DepEd clarifies make-up classes need not be just Saturdays

By , on November 19, 2017


She said the DepEd regional directors would find out how many hours are needed in their areas. (Pexels photo)
She said the DepEd regional directors would find out how many hours are needed in their areas. (Pexels photo)

MANILA— The Department of Education (DepEd) recently clarified that make-up classes need not be conducted only on Saturdays.

“Make-up classes could be done by adding one to two hours per day in the class,” explained
Joyce Andaya, DepEd Bureau of Curriculum Division director.

She said the DepEd regional directors would find out how many hours are needed in their areas.

The DepEd also clarified that class cancellations are being decided by the national government (e.g. there’s a public holiday) and the local government units (LGUs).

DepEd Secretary Leonor Briones also cited that there are instances, for example, when there’s no typhoon signal but an LGU would declare class suspensions because of a flood in the area.

With the recent nationwide transport strike, the hosting of the 31st ASEAN Summit, and with the country being prone to typhoons, many schools have declared class cancellations.

Some parents think that class cancellations, except during typhoons, are a waste of time.

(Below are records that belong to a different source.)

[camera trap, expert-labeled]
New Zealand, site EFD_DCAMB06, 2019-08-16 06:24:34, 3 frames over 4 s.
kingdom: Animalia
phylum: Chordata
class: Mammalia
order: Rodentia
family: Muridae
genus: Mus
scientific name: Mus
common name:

Others think that their kids eventually suffer from make-up classes since these are usually held during weekends.

Lanie, a mom of a Grade 4 boy, thinks the time is wasted whenever there’s class cancellation.

“They (students) should have been in school, and they could have learned more,” she noted.

She is not in favor of such class cancellation as she thinks this is not good for the kids.

Marie Raquel feels the same way. “There were many days that my daughter experienced class cancellations due to typhoons. For weeks, she had to take make-up classes. Students, instead of being in school during those (days), had to catch up with the lessons,” she lamented.

She further said that kids these days would only play with their gadgets at home, so for her, it would be better if they are in school.

Since most schools conduct make-up classes after class suspensions, a 31-year-old mom, Lovely, said she doesn’t agree with this. “Saturday and Sunday is a family day. Also, kids are already used to not having classes during weekends,” she pointed out.

Lovely, who has a Grade 5 son, also commented that students would not know that there’s a transport strike, for instance, while they are inside their classrooms.

Meanwhile, for mom Glenda, cancellation of classes due to transport strike is only applicable to elementary, high school and college students, but not to those in the nursery, kinder and prep.

“Most of these students (nursery, kinder, prep) have their own school service (vehicles). Even some elementary schools have their school service,” she said. Another mom, Edna, also pointed out that kids, especially those who have a school service, are not affected by transport strike. “It was just a day wasted, especially because for schools that were about to conduct the examinations week,” Edna added.

Glenda also told PNA she thinks the class cancellations due to transport strike last month should only cover Metro Manila, and other provinces participating in transport strike.

She cited Cavite as an example, where not all areas participated in the strike.

“I think those who want to participate in the strike must enlist in the city hall or the municipal town. Then just base the class cancellations from there,” she pointed out.

The mom of two, however, appreciates that class cancellations would mean more rest for the parents. But Glenda, like other parents, also sees class cancellation as a day wasted since there are no remedial classes in her kids’ school. Her kids are now in elementary and kinder.

Working mom Joanne, on the other hand, is in favor of class cancellations to avoid the hassle, especially in students’ commute. She has a Grade 3 daughter.

Another mom, Mariz, is also in favor of class cancellations because according to her, students would just find a hard time to commute since most public utility vehicles are not available during a strike.